James Jebbia is a British-American who moved to New York in his late teens. He began his career as a child actor, starring as Tommy Watson in the Grange Hill early series.
He also worked at a Duracell factory. But he switched paths when he got inspired to become a fashionista. It started when Jebbia went on shopping trips to London clothing stores. He was amazed at the simplicity of those stores. “The cool shops that had the cool clothes that everyone wore–no luxury brand name or anything,” he says.
Treading the Fashion Line
Jebbia ventured into the fashion world as a sales assistant at Parachute–a skate store in SoHo. It sold women's clothes and home decor items. Next, he moved to a nearby flea market, establishing the Union store.

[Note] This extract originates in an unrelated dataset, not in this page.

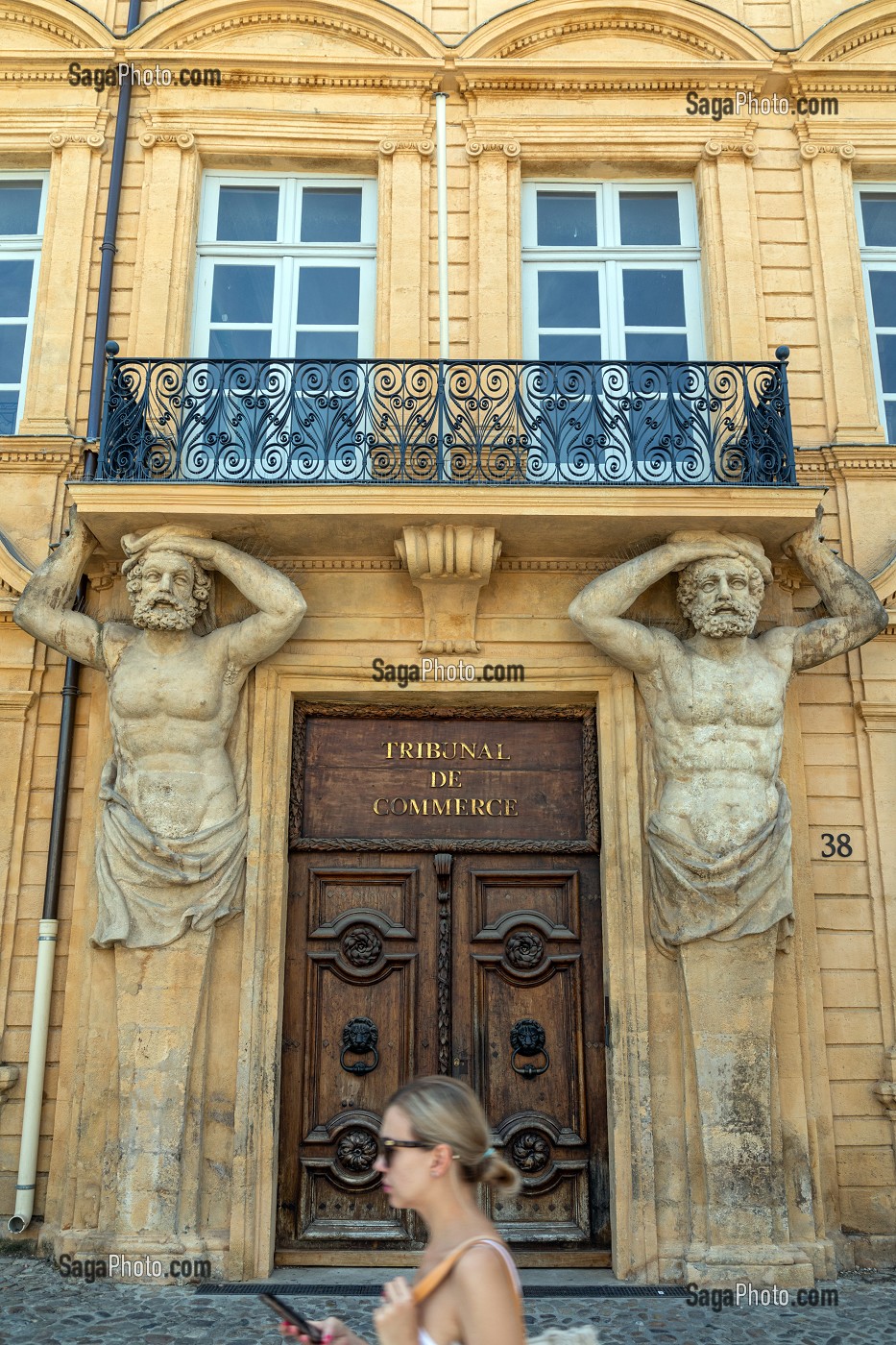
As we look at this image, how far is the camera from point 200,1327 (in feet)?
17.3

It sold streetwear and showcased a mix of British clothing brands. Under Jebbia, Union excelled well enough to sell clothes styled by Shawn Stussy–a surfer and skateboarder. It did great at this point. Stussy and Jebbia also ran a store together. After Stussy's retirement, Jebbia branched out to establish his own fashion store.

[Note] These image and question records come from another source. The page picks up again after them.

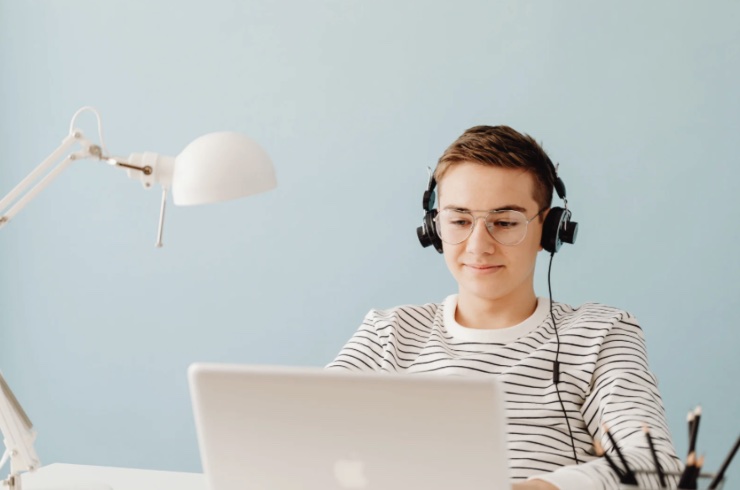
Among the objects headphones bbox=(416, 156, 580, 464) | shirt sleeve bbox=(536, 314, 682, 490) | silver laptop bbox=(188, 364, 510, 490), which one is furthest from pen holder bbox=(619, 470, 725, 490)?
headphones bbox=(416, 156, 580, 464)

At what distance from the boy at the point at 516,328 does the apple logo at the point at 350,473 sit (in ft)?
2.13

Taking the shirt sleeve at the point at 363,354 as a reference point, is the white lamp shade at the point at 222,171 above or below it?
above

Building a “Supreme” Skate Shop
Manhattan’s Lafayette street set the perfect scene for Jebbia’s new business expedition. It held a quiet lane of antique stores and had an art-scene connection. Jebbia set up the space in an unconventional way. It had cranky music, videos, and good skateboards. His first set of employees included kids. Some were skateboarders, and others were child actors.

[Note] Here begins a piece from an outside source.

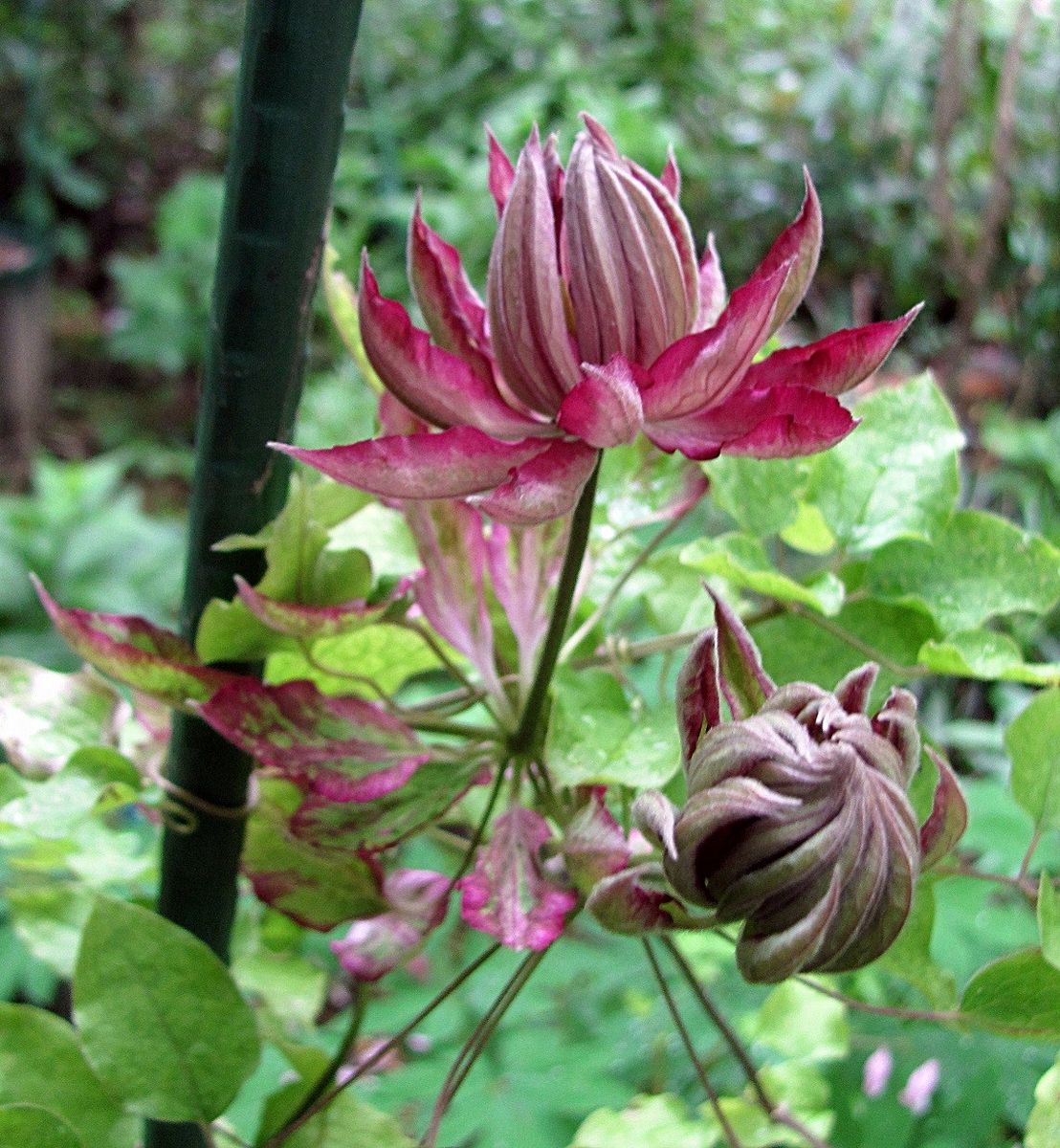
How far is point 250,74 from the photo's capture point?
0.30m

Initially, the Supreme store rolled out T-shirts. After that, it brought cotton hoodies, fitted caps, and skateboard decks into its fashion line. In 2019, Supreme had over 12 stores in diverse locations like London, Tokyo, and Paris.
Jebbia targeted icon figures within the skateboarding and fashion space. He brought in Sage Elsesser, a model and pro skater, to feature in Supreme’s lookbook. The low-key fashion brand has also collaborated with Kim Jones, who served as Louis Vuitton’s menswear artistic director. Jebbia enjoyed partnering with Kim to style skateboards, jackets, shirts, and bandannas.
For Jebbia, Supreme’s collaborative effort is not the conventional high-pitched, promotional marketing. “We don’t over connect ourselves but simply show what we do. It’s just like magazines two decades ago,” Jebbia says.
Jebbia could make a gallery showcasing the list of artists he has collaborated with. This includes Damien Hirst, John Baldessari, Christopher Wool, and Mark Flood. He also collaborated with Comme des Garcons. It’s crystal clear how much Jebbia values brand partnership.
This empowered Supreme to spin out a new line of shirts, tees, and shoes.